The length of a string with umlauts coming from the filesystem

Question 1

Ruby string does supprot only ASCII chracters till now. So you can use the gem - unicode for this, when you will be having non-ascii charcaters. Look here also - width .

require "unicode"

s1 = "Propädeutikum"
s2 = "Propadeutikum"
Unicode::width(s1) # => 13
Unicode::width(s2) # => 13

Read this post Re: how to capitalize nonascii characters ?

Hi,

Yes, use unicode gem for now. String operations on non ASCII characters are one of the topics for upcoming Ruby 2.2.
         matz.

Question 2

In unicode some characters, such as ä, can be represented in two ways. They can be a single codepoint, such as U+00E4 in the case of ä, or they can be formed from a “base” character immediately followed by a combining character such as a followed by U+0308 (COMBINING DIAERESIS). In the latter case, the combined character consists of two code points, and Ruby’s String#length method only returns the total number of code points so you can get differing values for the lengths of what appear to be the same strings.

s1 = "ä"        # single codepoint
s2 = "a"        # 'base' letter
s3 = "a\u0308"  # base letter + combining character

[s1, s2, s3].each do |s|
  puts "Letter:     #{s}"
  puts "Bytes:      #{s.bytes}"
  puts "Codepoints: #{s.codepoints}"
  puts "Length:     #{s.length}"
  puts
end

Output:

Letter:     ä
Bytes:      [195, 164]
Codepoints: [228]
Length:     1

Letter:     a
Bytes:      [97]
Codepoints: [97]
Length:     1

Letter:     ä
Bytes:      [97, 204, 136]
Codepoints: [97, 776]
Length:     2

(The bytes is the UTF-8 encoding of the characters.
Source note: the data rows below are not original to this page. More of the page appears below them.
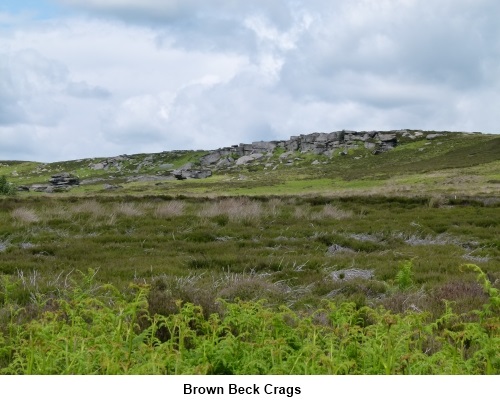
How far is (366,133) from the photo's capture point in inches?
6152

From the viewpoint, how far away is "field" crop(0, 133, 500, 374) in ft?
14.8

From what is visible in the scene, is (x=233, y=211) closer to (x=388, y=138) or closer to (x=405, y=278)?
(x=405, y=278)

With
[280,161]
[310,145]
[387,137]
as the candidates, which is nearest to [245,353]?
[280,161]

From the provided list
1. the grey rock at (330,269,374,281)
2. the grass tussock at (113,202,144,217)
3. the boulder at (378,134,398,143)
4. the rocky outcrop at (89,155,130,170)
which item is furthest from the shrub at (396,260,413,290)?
the rocky outcrop at (89,155,130,170)

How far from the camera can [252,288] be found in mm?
8484

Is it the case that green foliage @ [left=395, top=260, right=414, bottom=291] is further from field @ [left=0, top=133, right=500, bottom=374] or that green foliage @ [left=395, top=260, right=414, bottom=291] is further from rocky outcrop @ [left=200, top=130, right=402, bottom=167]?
rocky outcrop @ [left=200, top=130, right=402, bottom=167]

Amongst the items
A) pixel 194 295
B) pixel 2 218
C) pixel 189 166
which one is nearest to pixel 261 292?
pixel 194 295

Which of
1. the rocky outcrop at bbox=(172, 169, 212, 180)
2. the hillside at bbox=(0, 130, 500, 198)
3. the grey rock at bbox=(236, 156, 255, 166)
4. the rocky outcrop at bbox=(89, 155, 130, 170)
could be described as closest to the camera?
the hillside at bbox=(0, 130, 500, 198)

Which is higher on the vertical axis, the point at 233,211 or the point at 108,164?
the point at 108,164

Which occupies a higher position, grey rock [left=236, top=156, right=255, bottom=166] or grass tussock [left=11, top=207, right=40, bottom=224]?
grey rock [left=236, top=156, right=255, bottom=166]

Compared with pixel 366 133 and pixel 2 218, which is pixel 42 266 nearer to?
pixel 2 218

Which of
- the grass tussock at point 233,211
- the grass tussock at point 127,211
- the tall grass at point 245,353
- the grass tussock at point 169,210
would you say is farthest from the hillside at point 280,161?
the tall grass at point 245,353

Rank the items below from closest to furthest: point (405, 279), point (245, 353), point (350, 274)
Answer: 1. point (245, 353)
2. point (405, 279)
3. point (350, 274)

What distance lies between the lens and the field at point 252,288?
4500mm
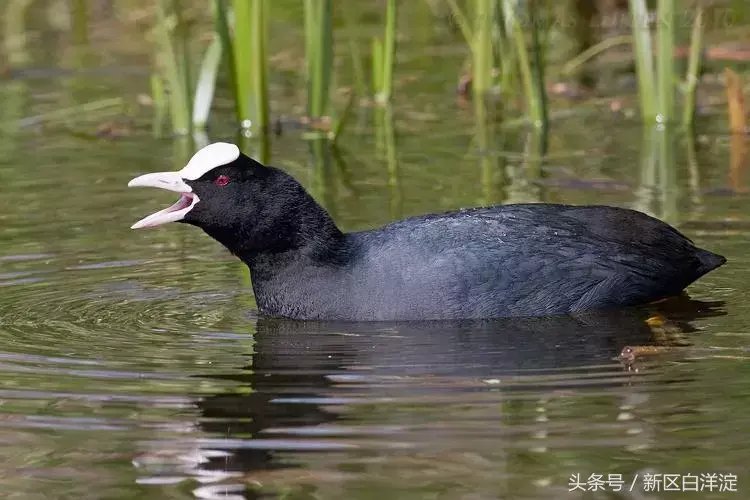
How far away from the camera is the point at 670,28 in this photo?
9016 mm

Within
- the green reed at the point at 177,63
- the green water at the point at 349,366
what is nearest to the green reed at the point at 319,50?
the green water at the point at 349,366

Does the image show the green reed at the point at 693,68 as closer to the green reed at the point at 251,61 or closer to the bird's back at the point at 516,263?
the green reed at the point at 251,61

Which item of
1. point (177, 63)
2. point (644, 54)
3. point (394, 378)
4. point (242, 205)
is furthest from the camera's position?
point (177, 63)

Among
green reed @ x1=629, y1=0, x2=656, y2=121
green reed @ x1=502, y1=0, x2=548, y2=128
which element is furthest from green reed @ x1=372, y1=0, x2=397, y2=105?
green reed @ x1=629, y1=0, x2=656, y2=121

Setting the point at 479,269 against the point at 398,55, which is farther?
the point at 398,55

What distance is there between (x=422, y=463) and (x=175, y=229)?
4263 mm

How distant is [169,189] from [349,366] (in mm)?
1216

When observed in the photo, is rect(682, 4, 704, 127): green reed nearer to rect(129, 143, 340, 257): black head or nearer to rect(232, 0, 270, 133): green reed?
rect(232, 0, 270, 133): green reed

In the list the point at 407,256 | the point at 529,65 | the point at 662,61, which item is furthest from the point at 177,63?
the point at 407,256

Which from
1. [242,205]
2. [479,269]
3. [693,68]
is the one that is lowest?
[479,269]

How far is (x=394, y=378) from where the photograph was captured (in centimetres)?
523

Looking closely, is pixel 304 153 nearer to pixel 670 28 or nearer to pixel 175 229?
pixel 175 229

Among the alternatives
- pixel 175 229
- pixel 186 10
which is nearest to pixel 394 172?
pixel 175 229

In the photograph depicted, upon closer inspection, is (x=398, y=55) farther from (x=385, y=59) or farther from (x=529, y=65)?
(x=529, y=65)
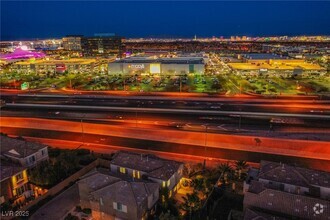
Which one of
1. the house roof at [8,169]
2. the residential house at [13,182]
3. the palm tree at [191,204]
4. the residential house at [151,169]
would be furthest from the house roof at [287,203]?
the house roof at [8,169]

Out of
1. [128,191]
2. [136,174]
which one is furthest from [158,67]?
[128,191]

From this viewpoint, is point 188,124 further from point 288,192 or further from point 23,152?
point 23,152

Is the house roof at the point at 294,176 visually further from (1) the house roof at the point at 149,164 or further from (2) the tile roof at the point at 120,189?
(2) the tile roof at the point at 120,189

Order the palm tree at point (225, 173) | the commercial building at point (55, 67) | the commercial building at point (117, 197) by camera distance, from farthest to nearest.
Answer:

In UTF-8 some characters are encoded as multiple bytes – this is a separate issue from the combining characters.)

Ruby itself doesn’t (currently) have very much support for dealing with unicode issues like this, so you need to use an external library such as UnicodeUtils. The idea of length can become pretty unclear when talking about different languages (what counts as a ‘single character’. You could use the display_width method, which will probably give what you want for latin scripts. Another possibility is to use a normalized form, which makes sure all the characters are represented the same way, either all decomposed into conbining characters, or all (that have them available) using the single character:

require 'unicode_utils'

combined = "a\u0308"
single = "ä"

# nfc - normalized form composed - use a single code point if possible
puts UnicodeUtils.nfc(combined).length # => 1
puts UnicodeUtils.nfc(single).length   # => 1

# nfd - normalized form decomposed - always use combining characters
puts UnicodeUtils.nfd(combined).length # => 2
puts UnicodeUtils.nfd(single).length   # => 2

Question 3

Similar to Matt, but may be slightly more efficient.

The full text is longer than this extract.